Die Zunge ist auch in der Alexandertechnik ein großes Thema. Mit der Verfahrensweise des "Geflüsterten Ahs" lernt der Schüler sie so einzusetzen, dass sie nicht zurückgezogen wird, sondern hinter der unteren Zahnreihe ihre Ausgangsposition hat, zu der sie nach ihrem jeweiligen Einsatz immer wieder zurückgeführt wird. Und dieser richtige Zungeneinsatz ist in die richtige primäre Kontrolle von Kopf, Hals und Rücken, den richtigen Gebrauch des Unterkiefers, das richtige Öffnen des Mundes und in anderes mehr eingebettet.

Im Schlaf wird die bewusste Steuerung und Kontrolle ausgeschaltet und ersetzt durch die unterbewusste. Dies dient mir persönlich als Erklärung, warum ich trotz jahrzehntelanger Erfahrung mit Alexandertechnik schnarche, wie man mir glaubhaft versichert hat; moderat und auch nicht immer, aber ich schnarche! Es braucht Zeit, bis das, was unter bewusster Steuerung und Kontrolle steht, in das Unterbewusstsein gelangt. Wenn dort der veränderte Zungeneinsatz angekommen ist, wird hoffentlich bald niemand mehr durch mein Schnarchen im Schlaf gestört.

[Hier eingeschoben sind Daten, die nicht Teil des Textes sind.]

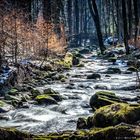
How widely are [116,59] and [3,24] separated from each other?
49.5 ft

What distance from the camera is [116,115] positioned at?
32.1ft

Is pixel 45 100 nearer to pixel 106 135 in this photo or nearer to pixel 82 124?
pixel 82 124

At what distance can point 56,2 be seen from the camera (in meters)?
39.8

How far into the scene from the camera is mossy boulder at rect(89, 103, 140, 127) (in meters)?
9.55

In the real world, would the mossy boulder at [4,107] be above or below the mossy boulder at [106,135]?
below

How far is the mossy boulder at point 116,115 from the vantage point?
955cm

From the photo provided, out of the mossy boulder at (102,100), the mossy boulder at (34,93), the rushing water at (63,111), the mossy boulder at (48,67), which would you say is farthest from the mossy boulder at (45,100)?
the mossy boulder at (48,67)

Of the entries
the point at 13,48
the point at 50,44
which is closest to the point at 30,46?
the point at 50,44

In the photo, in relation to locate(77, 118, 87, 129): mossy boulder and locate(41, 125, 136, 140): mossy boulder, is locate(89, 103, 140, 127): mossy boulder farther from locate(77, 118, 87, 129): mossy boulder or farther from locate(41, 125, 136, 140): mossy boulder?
locate(41, 125, 136, 140): mossy boulder

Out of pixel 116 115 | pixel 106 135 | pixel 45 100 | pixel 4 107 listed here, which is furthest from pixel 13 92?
pixel 106 135

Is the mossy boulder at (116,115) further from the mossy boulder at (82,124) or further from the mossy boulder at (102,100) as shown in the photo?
the mossy boulder at (102,100)

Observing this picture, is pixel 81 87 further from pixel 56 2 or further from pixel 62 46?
pixel 56 2

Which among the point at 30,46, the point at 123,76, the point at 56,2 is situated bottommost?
the point at 123,76

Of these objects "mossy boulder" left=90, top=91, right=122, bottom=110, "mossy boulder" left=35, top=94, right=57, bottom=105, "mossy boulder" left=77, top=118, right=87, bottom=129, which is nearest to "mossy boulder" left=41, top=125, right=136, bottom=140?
"mossy boulder" left=77, top=118, right=87, bottom=129
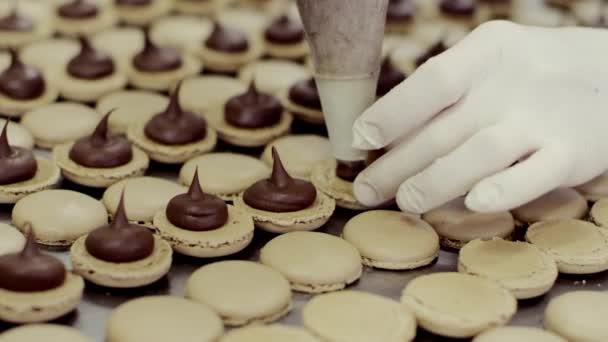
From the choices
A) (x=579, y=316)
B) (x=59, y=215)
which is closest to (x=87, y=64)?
(x=59, y=215)

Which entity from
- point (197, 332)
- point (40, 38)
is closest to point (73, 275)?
point (197, 332)

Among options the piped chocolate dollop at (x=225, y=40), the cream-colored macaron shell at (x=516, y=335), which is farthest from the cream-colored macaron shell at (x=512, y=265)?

Schnarchen sei an sich kein so großes Drama. Schlimmstenfalls muss der Partner zum Schlafen eben in ein anderes Zimmer umziehen. In dem Roman "Witwe für ein Jahr" kippt die einleitende Szene jedoch ins Dramatische, als sich herausstellt, dass es Ruths Vater ist, mit dem die beste Freundin die Nacht verbracht hat. Hannah versucht sich irgendwie herauzureden. Ruth schäumt vor Wut:

Hannah: "Ich bin ziemlich früh heute angekommen."

Ruth: "Du warst letzte Nacht schon hier. Du hast mich angerufen, nachdem du meinen Vater gefickt hast. Ich hätte Dir sagen können, dass er schnarcht."